Taylor Branch speaking into a microphone.

You’re about to hear the second half of a recorded visit with Pulitzer Prize-winning author and historian Taylor Branch. Last week we published a moderated Q&A with him, and now you’re about to hear an audience Q&A. This conversation was recorded live during a recent visit Taylor made to the Foundation, when he was in Chapel Hill to be inducted into the NC Media and Journalism Hall of Fame.

A member of the Morehead-Cain class of 1968, Taylor is best known for his trilogy of books chronicling the life of Dr. Martin Luther King, Jr. and much of the history of the American Civil Rights Movement. The first of those books—Parting the Waters—is what won him the Pulitzer Prize.

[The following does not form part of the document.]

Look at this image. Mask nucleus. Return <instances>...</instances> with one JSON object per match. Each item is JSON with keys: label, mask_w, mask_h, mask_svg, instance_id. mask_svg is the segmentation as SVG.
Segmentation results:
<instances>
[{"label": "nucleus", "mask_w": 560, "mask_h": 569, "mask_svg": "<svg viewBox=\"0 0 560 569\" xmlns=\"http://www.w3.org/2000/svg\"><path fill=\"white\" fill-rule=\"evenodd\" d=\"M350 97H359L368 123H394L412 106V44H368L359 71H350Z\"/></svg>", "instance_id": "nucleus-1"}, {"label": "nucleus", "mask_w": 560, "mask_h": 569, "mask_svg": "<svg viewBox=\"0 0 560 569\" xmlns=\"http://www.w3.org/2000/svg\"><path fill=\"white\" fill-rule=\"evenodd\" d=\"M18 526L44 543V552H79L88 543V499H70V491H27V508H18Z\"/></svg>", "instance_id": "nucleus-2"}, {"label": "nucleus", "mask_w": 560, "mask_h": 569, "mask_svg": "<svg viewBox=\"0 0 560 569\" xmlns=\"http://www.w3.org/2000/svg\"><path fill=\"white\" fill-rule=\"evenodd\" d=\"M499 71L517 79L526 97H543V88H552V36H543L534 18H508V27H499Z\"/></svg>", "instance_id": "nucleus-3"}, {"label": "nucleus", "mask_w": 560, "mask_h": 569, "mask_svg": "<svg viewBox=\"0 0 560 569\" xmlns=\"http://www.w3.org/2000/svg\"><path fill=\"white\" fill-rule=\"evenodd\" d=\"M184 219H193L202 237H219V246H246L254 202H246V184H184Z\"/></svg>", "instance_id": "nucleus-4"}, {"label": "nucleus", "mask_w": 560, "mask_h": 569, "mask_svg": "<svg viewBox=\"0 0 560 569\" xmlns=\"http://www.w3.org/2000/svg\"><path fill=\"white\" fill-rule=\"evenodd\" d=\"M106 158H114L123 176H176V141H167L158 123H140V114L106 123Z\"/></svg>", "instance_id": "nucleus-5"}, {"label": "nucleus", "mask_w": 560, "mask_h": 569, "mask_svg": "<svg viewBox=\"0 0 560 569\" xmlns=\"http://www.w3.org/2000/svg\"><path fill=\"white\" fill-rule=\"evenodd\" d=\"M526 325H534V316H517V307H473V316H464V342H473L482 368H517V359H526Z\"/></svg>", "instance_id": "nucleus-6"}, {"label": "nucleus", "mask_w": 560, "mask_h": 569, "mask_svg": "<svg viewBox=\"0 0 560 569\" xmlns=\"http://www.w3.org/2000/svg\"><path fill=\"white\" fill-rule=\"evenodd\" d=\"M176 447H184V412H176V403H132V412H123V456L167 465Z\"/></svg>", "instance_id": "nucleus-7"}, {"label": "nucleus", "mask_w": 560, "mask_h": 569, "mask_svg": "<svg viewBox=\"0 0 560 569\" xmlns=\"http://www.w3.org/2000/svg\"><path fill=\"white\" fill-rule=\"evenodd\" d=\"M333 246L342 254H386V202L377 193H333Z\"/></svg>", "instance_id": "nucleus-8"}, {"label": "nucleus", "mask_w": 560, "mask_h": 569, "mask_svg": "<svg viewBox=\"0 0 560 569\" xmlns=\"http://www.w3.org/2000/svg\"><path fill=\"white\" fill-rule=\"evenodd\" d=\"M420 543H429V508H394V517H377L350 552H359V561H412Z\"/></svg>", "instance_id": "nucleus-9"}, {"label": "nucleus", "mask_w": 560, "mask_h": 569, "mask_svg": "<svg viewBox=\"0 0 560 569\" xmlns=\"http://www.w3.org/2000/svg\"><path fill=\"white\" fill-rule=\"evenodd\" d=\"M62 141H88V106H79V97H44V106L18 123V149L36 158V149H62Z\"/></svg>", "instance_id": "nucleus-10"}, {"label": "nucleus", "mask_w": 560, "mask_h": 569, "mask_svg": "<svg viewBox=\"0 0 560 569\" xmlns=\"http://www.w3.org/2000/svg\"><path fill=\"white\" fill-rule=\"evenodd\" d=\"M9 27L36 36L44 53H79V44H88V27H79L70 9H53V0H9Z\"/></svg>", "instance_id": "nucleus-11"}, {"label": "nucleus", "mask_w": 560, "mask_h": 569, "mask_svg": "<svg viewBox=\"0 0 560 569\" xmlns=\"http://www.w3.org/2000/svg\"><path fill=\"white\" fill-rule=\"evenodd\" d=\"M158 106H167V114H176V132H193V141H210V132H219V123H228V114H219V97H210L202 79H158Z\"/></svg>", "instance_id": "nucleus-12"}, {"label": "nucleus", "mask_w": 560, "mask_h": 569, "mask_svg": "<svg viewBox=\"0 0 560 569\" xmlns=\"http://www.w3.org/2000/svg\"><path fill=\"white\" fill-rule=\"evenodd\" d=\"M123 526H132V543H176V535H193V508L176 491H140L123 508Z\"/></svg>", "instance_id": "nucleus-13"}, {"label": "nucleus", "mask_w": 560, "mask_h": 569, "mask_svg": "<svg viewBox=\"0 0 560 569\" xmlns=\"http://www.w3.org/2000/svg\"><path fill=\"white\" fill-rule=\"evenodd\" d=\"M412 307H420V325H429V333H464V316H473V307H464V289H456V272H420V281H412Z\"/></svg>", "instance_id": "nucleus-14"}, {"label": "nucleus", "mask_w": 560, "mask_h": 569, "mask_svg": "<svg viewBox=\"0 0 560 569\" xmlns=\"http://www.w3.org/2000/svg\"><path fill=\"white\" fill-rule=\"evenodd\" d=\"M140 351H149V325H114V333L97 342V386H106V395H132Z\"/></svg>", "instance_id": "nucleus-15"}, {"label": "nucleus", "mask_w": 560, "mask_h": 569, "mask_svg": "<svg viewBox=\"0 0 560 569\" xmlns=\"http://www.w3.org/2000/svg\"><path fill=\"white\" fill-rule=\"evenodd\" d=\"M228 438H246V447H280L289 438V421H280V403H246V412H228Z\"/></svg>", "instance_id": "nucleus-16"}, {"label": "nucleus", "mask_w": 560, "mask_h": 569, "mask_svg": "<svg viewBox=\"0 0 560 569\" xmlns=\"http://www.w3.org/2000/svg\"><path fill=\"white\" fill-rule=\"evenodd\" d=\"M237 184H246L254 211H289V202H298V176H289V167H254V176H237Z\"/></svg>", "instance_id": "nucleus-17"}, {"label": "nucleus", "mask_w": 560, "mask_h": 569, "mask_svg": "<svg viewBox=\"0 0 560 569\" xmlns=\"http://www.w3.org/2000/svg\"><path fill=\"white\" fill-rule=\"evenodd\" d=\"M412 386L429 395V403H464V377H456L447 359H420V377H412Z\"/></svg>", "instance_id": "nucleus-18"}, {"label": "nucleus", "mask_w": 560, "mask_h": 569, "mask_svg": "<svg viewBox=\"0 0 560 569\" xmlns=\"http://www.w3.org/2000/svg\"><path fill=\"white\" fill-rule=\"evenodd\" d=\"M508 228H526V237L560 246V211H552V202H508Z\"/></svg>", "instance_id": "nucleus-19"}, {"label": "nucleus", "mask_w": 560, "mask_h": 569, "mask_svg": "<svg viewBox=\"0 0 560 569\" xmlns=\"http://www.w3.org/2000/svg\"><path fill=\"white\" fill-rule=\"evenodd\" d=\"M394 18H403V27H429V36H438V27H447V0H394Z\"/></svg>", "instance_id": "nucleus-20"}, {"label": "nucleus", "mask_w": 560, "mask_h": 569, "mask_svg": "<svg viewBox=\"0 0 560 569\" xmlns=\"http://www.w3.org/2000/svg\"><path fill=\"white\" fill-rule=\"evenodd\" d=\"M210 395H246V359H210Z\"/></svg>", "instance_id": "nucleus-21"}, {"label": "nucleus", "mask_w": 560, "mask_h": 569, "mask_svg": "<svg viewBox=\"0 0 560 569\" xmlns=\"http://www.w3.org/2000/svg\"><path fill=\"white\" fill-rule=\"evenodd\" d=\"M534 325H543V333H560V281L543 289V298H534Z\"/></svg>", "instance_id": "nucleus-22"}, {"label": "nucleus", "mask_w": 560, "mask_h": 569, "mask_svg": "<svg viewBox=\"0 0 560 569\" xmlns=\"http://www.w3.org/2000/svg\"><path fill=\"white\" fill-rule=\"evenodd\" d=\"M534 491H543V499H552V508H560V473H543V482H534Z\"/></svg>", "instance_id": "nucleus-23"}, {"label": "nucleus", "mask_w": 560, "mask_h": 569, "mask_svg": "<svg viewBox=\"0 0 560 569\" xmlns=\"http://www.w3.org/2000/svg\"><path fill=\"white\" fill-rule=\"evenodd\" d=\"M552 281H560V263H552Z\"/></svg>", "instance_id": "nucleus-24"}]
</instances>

Taylor grew up in Atlanta in the 50s and early 60s. After graduating from Carolina, he earned an M.P.A. from Princeton University. Taylor has worked as an editor and columnist for a number of national magazines. Over the years, he developed a friendship with Bill Clinton—a relationship that continued into Clinton’s time in the White House. Taylor later wrote a book about that relationship, which he titled The Clinton Tapes: Wrestling History with the President.

Taylor’s many awards include a MacArthur Fellowship (also known as a “genius grant”), the National Humanities Medal, the Dayton Literary Peace Prize Lifetime Achievement Award, and the BIO Award from Biographers International Organization.

Taylor now lives in Baltimore with his wife, Christy.